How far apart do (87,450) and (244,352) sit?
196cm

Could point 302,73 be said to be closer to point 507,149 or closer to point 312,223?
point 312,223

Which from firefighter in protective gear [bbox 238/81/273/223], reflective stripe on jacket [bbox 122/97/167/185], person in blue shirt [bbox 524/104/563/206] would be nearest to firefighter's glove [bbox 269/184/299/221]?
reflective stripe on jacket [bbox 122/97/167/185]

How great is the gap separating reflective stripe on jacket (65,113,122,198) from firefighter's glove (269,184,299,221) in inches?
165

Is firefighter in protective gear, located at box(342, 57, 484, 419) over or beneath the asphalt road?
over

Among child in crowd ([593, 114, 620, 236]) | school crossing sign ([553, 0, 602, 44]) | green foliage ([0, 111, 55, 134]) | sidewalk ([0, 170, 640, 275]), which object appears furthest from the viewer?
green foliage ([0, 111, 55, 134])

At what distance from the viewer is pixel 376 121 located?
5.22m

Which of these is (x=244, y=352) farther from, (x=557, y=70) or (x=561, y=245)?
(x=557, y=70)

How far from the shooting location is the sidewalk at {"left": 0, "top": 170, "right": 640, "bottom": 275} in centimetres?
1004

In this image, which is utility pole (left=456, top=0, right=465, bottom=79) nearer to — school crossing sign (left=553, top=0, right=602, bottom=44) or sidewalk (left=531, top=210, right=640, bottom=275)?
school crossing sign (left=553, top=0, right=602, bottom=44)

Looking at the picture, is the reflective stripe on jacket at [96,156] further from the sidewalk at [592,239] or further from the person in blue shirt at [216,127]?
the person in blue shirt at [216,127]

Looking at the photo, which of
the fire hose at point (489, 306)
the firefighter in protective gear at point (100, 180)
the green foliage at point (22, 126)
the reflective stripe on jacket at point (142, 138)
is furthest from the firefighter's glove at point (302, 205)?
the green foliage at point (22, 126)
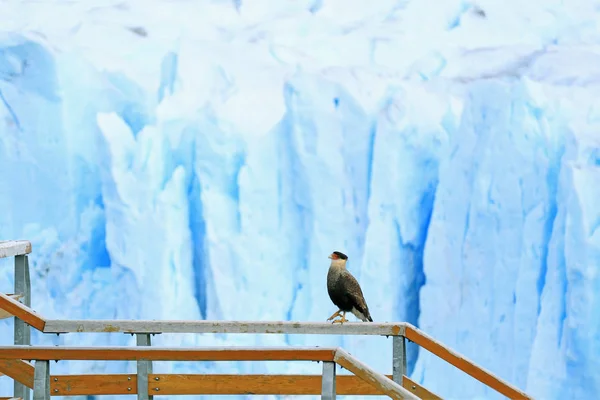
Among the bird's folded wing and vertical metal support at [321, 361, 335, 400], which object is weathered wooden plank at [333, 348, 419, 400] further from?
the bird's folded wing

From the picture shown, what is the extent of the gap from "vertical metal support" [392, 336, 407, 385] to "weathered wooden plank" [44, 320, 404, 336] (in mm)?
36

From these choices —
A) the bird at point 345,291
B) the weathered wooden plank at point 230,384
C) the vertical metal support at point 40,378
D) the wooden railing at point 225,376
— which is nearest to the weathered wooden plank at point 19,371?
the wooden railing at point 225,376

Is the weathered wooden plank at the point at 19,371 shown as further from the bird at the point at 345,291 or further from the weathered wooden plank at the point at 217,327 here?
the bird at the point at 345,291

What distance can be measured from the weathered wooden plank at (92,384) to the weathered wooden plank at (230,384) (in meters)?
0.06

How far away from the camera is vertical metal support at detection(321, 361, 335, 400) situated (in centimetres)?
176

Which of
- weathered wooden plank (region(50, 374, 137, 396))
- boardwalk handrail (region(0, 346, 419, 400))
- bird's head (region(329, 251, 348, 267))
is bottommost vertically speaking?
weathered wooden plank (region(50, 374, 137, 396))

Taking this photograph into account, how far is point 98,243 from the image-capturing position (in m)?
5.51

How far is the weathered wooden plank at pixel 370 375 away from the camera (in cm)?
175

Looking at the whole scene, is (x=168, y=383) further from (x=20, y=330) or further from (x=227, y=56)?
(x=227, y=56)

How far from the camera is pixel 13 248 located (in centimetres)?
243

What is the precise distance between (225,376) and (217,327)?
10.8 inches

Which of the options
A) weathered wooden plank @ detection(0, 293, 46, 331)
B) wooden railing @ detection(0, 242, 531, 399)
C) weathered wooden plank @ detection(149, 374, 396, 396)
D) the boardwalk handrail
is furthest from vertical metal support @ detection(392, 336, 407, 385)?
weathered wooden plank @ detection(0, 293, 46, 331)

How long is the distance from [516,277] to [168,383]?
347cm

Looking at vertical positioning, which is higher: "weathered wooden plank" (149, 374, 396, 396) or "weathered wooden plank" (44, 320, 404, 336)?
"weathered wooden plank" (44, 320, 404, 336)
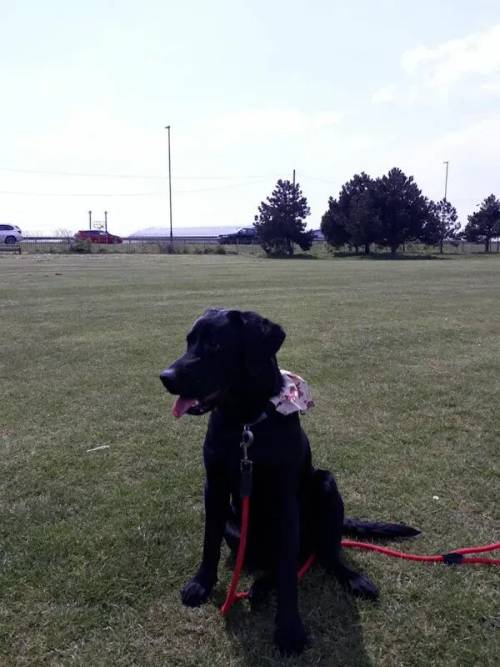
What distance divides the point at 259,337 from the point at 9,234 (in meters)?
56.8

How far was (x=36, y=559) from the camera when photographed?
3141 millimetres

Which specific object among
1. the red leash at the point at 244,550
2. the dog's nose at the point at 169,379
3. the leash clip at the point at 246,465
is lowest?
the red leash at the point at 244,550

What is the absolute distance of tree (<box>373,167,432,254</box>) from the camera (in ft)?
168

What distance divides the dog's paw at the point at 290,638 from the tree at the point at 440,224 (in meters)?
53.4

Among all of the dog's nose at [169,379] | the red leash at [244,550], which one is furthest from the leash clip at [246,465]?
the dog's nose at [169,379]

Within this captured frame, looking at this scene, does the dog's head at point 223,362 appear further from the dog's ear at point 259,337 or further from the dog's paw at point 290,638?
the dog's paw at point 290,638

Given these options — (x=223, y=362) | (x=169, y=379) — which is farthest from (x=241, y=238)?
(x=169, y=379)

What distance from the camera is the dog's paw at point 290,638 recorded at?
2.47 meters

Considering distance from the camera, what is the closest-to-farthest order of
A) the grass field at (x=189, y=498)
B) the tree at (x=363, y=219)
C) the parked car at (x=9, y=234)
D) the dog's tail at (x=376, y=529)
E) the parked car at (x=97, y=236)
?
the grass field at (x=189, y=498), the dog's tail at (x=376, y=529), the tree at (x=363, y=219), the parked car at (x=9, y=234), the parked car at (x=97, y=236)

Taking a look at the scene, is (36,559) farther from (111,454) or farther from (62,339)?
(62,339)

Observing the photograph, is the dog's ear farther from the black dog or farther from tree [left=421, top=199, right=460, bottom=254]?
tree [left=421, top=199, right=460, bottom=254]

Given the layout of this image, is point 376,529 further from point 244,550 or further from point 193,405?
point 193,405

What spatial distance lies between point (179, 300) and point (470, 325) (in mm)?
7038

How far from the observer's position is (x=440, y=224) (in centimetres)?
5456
⁂
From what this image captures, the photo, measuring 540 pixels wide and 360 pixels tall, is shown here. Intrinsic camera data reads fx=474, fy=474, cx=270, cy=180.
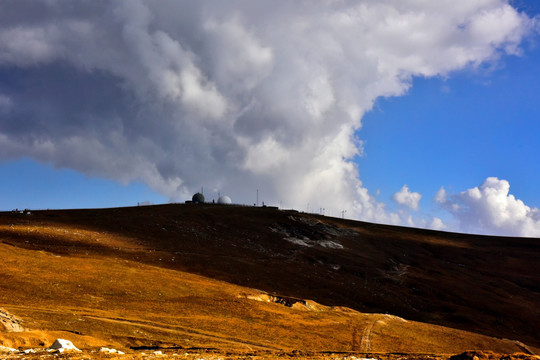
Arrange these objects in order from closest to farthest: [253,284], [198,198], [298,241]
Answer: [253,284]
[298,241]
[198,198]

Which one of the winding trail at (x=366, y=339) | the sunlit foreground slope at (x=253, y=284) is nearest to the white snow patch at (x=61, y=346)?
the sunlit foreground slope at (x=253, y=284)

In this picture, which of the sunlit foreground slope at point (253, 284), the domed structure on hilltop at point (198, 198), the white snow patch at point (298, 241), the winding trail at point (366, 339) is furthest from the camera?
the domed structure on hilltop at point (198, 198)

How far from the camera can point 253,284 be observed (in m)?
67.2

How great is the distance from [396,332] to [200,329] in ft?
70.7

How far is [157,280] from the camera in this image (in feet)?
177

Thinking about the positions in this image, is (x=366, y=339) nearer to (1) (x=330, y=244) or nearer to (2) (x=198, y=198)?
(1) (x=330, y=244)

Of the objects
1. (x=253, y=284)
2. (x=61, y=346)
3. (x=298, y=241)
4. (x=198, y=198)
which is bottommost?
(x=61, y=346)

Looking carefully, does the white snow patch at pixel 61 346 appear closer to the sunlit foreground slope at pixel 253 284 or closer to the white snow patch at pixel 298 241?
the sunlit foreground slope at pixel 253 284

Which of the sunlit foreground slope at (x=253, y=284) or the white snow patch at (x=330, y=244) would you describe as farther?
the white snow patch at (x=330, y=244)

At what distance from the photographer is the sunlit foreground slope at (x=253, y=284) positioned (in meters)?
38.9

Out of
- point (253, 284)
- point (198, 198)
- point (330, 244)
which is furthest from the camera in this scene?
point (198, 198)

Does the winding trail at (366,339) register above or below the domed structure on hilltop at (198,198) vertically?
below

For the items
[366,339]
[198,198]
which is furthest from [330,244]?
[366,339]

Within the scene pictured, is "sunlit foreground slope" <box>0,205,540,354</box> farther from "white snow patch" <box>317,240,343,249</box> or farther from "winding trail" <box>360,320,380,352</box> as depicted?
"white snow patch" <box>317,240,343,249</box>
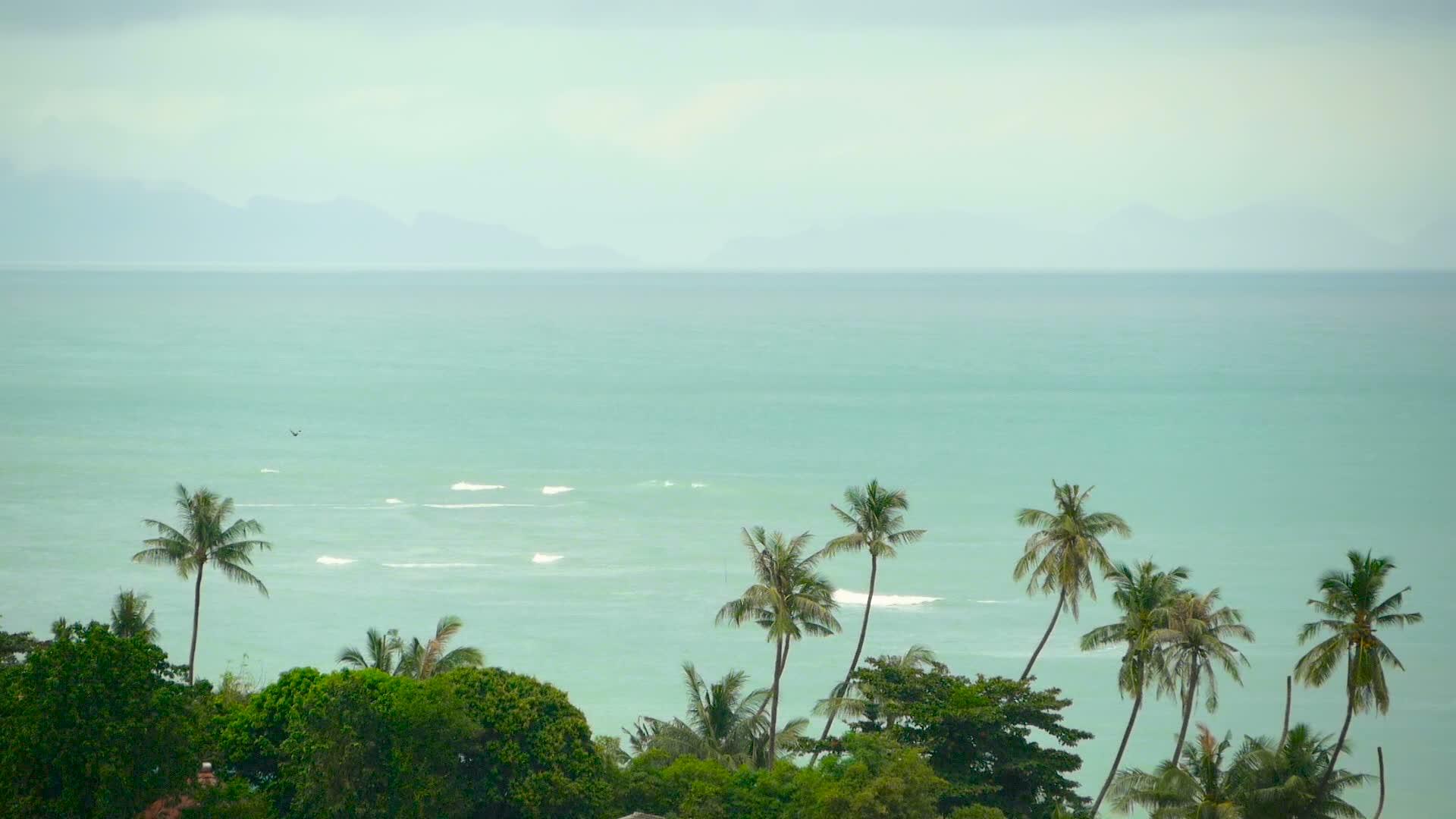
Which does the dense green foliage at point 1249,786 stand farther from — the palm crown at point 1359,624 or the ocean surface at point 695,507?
⁂
Reproduce the listing verbatim, starting at the line containing "What is the absolute" and ending at the line containing "2.47 meters", with both of those lines included.

→ TASK ANSWER
What is the absolute distance of tree (<box>373,167,432,254</box>) from the camera (in ft)?
168

What distance divides the dog's paw at the point at 290,638 from the tree at the point at 440,224 (in meters)?
53.4

Among all of the dog's nose at [169,379] | the red leash at [244,550], which one is furthest from the leash clip at [246,465]?
the dog's nose at [169,379]

Within this captured frame, looking at this scene, does the dog's head at point 223,362 appear further from the dog's ear at point 259,337 or further from the dog's paw at point 290,638?
the dog's paw at point 290,638

Given these options — (x=223, y=362) | (x=169, y=379) — which is farthest from (x=241, y=238)?
(x=169, y=379)

What distance from the camera is the dog's paw at point 290,638 recorded at?
2.47 meters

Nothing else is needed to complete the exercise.